Given passage -
============

St. John’s Leaves the Big East Tournament Early After a Fall to Seton Hall


Torch Photo/ Brenden Willisch

The Red Storm’s run in the Big East Tournament at Madison Square Garden came to an end after an overtime loss to Seton Hall, 77-69, this past Thursday, March 11.

Seton Hall took a slight halftime lead at 33-32. The game flipped back and forth but St. John’s bounced back, outscoring the Pirates 30-29 in the second half to tie the game at 62-62. But the Pirates came out victorious in overtime, scoring 15 points in the five minutes to the Red Storm’s seven.

Thursday’s game was Julian Champagnie’s 25th of the season and his 25th time scoring double digits, achieving a team-high 16 points on 7-of-21 shooting with nine rebounds. Champagnie did not make 14 of the 21 shots he took throughout the game, and had trouble scoring in the second half.  

Junior guards Greg Williams Jr. and Marcellus Earlington contributed 12 points each.

============

Activity 1 - In the game report, what was the final score of the overtime loss to Seton Hall?
Activity 2 - Rewrite the paragraph of the game report that begins "Seton Hall took a slight halftime lead" as a short list, keeping its main facts.
Activity 3 - Write a continuation of the game report, starting right after its last sentence.
The material that comes after this report is separate from it.

Given information -
============

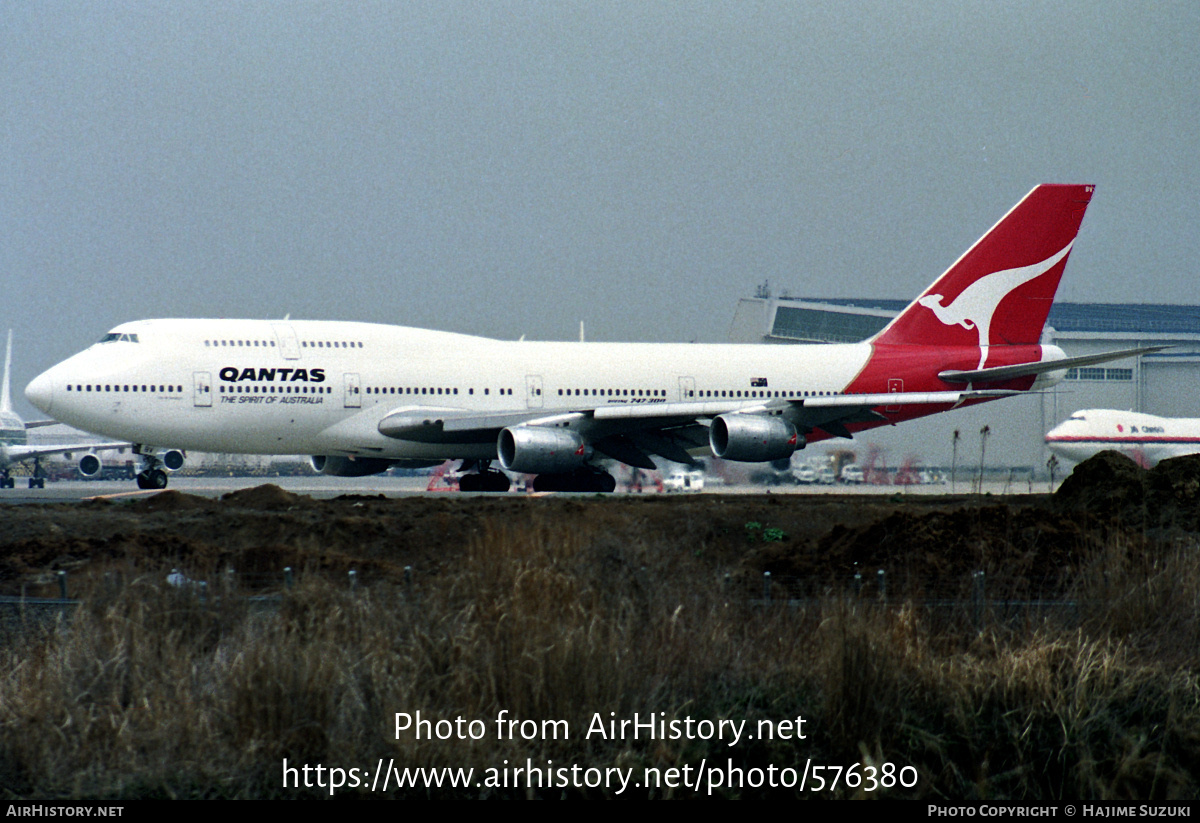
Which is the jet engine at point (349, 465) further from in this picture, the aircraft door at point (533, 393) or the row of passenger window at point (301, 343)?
the aircraft door at point (533, 393)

============

Written reply 1 - Seton Hall won 77-69.

Written reply 2 -
- Seton Hall led 33-32 at halftime.
- St. John's outscored the Pirates 30-29 in the second half, tying the game at 62-62.
- Seton Hall won in overtime, scoring 15 points in the five minutes to the Red Storm's seven.

Written reply 3 -
In the postgame press conference, Head Coach Mike Anderson spoke about the night as more of a learning experience than a loss.

“It was a good chance to learn about Big East basketball,” Anderson said. “Our guys have nothing to hold their heads down about.”

Senior guard Rasheem Dunn, who scored 15 points, was open in the post-game conference  about the disappointment he and his teammates felt. The Red Storm faced a lot of adversity together, playing as a “one goal, one mindset” group, according to Dunn, and to face such an early loss to the Pirates was devastating.

“It was just that type of night,” Dunn said. “They just wanted it more than us tonight, it shows out on the court.”

Dunn also spoke about the return of Big East Freshman of the Year and Co-Defensive Player of the Year, Posh Alexander, who scored six points and three steals. Alexander returned to the court for Thursday’s game after suffering a thumb injury against Villanova on Tuesday, Feb. 23, that kept him out of the last two games of the regular season.

“Not practicing for a while, missing the last two games, he kind of had to get himself back in the groove,” Dunn said.

Two hours before tipoff, it was announced that junior forward, Isaih Moore, would not be playing in the quarterfinal after he was contact-traced to a COVID-19 positive staff member within their program. No other athletes or staff members were exposed, and therefore did not have to quarantine.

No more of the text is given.